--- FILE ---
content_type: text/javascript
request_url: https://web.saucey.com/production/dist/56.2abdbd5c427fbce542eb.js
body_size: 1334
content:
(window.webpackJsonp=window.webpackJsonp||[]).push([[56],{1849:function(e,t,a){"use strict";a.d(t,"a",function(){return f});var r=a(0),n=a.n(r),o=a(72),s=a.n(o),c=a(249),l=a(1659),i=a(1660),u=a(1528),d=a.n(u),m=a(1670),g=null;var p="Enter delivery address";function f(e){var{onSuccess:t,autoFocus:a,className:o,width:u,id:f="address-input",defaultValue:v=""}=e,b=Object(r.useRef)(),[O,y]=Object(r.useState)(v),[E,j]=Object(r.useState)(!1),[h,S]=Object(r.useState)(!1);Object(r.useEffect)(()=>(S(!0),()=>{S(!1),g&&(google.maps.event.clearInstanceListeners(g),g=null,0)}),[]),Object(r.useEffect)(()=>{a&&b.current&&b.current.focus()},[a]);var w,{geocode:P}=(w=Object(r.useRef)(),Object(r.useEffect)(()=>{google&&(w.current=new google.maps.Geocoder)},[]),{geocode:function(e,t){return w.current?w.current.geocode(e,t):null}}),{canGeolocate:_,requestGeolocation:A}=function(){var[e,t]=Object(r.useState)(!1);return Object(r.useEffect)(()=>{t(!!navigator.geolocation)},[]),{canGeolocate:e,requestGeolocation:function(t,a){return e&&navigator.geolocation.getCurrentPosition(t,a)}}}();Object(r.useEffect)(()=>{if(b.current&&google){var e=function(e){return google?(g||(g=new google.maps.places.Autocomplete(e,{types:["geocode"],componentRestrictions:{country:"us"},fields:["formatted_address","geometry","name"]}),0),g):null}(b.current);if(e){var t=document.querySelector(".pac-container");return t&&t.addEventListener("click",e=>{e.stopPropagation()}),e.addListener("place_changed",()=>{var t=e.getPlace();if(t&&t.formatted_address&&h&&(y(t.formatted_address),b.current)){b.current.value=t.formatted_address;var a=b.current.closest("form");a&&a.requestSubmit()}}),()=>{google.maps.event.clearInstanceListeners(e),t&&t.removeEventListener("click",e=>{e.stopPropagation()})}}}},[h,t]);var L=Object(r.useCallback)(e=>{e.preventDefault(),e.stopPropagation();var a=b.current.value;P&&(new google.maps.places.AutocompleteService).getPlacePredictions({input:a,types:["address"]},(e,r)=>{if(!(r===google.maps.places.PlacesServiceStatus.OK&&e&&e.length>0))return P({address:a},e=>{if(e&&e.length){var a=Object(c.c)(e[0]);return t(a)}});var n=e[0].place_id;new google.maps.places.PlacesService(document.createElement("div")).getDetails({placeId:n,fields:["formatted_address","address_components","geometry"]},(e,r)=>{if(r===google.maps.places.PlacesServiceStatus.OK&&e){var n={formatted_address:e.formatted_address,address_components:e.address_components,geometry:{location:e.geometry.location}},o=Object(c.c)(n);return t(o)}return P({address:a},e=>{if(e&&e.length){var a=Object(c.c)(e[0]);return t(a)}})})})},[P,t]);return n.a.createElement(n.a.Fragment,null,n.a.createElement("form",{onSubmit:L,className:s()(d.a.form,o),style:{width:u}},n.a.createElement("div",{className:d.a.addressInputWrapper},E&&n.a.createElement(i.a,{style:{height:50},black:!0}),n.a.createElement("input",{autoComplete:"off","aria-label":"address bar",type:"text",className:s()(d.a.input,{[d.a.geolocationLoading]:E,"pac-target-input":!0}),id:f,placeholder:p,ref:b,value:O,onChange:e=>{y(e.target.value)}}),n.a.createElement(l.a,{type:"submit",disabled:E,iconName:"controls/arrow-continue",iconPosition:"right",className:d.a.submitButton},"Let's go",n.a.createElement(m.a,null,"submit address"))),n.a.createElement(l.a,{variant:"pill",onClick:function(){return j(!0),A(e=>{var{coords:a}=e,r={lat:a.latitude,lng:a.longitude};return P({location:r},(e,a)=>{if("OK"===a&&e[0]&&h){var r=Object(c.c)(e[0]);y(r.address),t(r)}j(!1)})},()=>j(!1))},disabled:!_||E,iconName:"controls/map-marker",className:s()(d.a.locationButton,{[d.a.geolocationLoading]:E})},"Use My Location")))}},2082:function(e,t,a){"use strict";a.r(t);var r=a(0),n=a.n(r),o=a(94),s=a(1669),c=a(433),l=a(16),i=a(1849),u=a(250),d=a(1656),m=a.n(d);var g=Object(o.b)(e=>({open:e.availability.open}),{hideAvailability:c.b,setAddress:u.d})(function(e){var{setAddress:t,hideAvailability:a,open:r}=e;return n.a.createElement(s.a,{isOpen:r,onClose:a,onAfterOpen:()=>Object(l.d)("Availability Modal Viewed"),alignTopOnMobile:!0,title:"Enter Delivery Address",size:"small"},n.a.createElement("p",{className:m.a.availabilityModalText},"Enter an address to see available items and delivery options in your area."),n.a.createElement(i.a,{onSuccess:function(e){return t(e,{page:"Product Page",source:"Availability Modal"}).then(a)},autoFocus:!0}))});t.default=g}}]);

** TASK GOAL **
All entries above are to be repeated verbatim, down to the last line.

** RESPONSE AREA **
--- FILE ---
content_type: text/javascript
request_url: https://web.saucey.com/production/dist/56.2abdbd5c427fbce542eb.js
body_size: 1334
content:
(window.webpackJsonp=window.webpackJsonp||[]).push([[56],{1849:function(e,t,a){"use strict";a.d(t,"a",function(){return f});var r=a(0),n=a.n(r),o=a(72),s=a.n(o),c=a(249),l=a(1659),i=a(1660),u=a(1528),d=a.n(u),m=a(1670),g=null;var p="Enter delivery address";function f(e){var{onSuccess:t,autoFocus:a,className:o,width:u,id:f="address-input",defaultValue:v=""}=e,b=Object(r.useRef)(),[O,y]=Object(r.useState)(v),[E,j]=Object(r.useState)(!1),[h,S]=Object(r.useState)(!1);Object(r.useEffect)(()=>(S(!0),()=>{S(!1),g&&(google.maps.event.clearInstanceListeners(g),g=null,0)}),[]),Object(r.useEffect)(()=>{a&&b.current&&b.current.focus()},[a]);var w,{geocode:P}=(w=Object(r.useRef)(),Object(r.useEffect)(()=>{google&&(w.current=new google.maps.Geocoder)},[]),{geocode:function(e,t){return w.current?w.current.geocode(e,t):null}}),{canGeolocate:_,requestGeolocation:A}=function(){var[e,t]=Object(r.useState)(!1);return Object(r.useEffect)(()=>{t(!!navigator.geolocation)},[]),{canGeolocate:e,requestGeolocation:function(t,a){return e&&navigator.geolocation.getCurrentPosition(t,a)}}}();Object(r.useEffect)(()=>{if(b.current&&google){var e=function(e){return google?(g||(g=new google.maps.places.Autocomplete(e,{types:["geocode"],componentRestrictions:{country:"us"},fields:["formatted_address","geometry","name"]}),0),g):null}(b.current);if(e){var t=document.querySelector(".pac-container");return t&&t.addEventListener("click",e=>{e.stopPropagation()}),e.addListener("place_changed",()=>{var t=e.getPlace();if(t&&t.formatted_address&&h&&(y(t.formatted_address),b.current)){b.current.value=t.formatted_address;var a=b.current.closest("form");a&&a.requestSubmit()}}),()=>{google.maps.event.clearInstanceListeners(e),t&&t.removeEventListener("click",e=>{e.stopPropagation()})}}}},[h,t]);var L=Object(r.useCallback)(e=>{e.preventDefault(),e.stopPropagation();var a=b.current.value;P&&(new google.maps.places.AutocompleteService).getPlacePredictions({input:a,types:["address"]},(e,r)=>{if(!(r===google.maps.places.PlacesServiceStatus.OK&&e&&e.length>0))return P({address:a},e=>{if(e&&e.length){var a=Object(c.c)(e[0]);return t(a)}});var n=e[0].place_id;new google.maps.places.PlacesService(document.createElement("div")).getDetails({placeId:n,fields:["formatted_address","address_components","geometry"]},(e,r)=>{if(r===google.maps.places.PlacesServiceStatus.OK&&e){var n={formatted_address:e.formatted_address,address_components:e.address_components,geometry:{location:e.geometry.location}},o=Object(c.c)(n);return t(o)}return P({address:a},e=>{if(e&&e.length){var a=Object(c.c)(e[0]);return t(a)}})})})},[P,t]);return n.a.createElement(n.a.Fragment,null,n.a.createElement("form",{onSubmit:L,className:s()(d.a.form,o),style:{width:u}},n.a.createElement("div",{className:d.a.addressInputWrapper},E&&n.a.createElement(i.a,{style:{height:50},black:!0}),n.a.createElement("input",{autoComplete:"off","aria-label":"address bar",type:"text",className:s()(d.a.input,{[d.a.geolocationLoading]:E,"pac-target-input":!0}),id:f,placeholder:p,ref:b,value:O,onChange:e=>{y(e.target.value)}}),n.a.createElement(l.a,{type:"submit",disabled:E,iconName:"controls/arrow-continue",iconPosition:"right",className:d.a.submitButton},"Let's go",n.a.createElement(m.a,null,"submit address"))),n.a.createElement(l.a,{variant:"pill",onClick:function(){return j(!0),A(e=>{var{coords:a}=e,r={lat:a.latitude,lng:a.longitude};return P({location:r},(e,a)=>{if("OK"===a&&e[0]&&h){var r=Object(c.c)(e[0]);y(r.address),t(r)}j(!1)})},()=>j(!1))},disabled:!_||E,iconName:"controls/map-marker",className:s()(d.a.locationButton,{[d.a.geolocationLoading]:E})},"Use My Location")))}},2082:function(e,t,a){"use strict";a.r(t);var r=a(0),n=a.n(r),o=a(94),s=a(1669),c=a(433),l=a(16),i=a(1849),u=a(250),d=a(1656),m=a.n(d);var g=Object(o.b)(e=>({open:e.availability.open}),{hideAvailability:c.b,setAddress:u.d})(function(e){var{setAddress:t,hideAvailability:a,open:r}=e;return n.a.createElement(s.a,{isOpen:r,onClose:a,onAfterOpen:()=>Object(l.d)("Availability Modal Viewed"),alignTopOnMobile:!0,title:"Enter Delivery Address",size:"small"},n.a.createElement("p",{className:m.a.availabilityModalText},"Enter an address to see available items and delivery options in your area."),n.a.createElement(i.a,{onSuccess:function(e){return t(e,{page:"Product Page",source:"Availability Modal"}).then(a)},autoFocus:!0}))});t.default=g}}]);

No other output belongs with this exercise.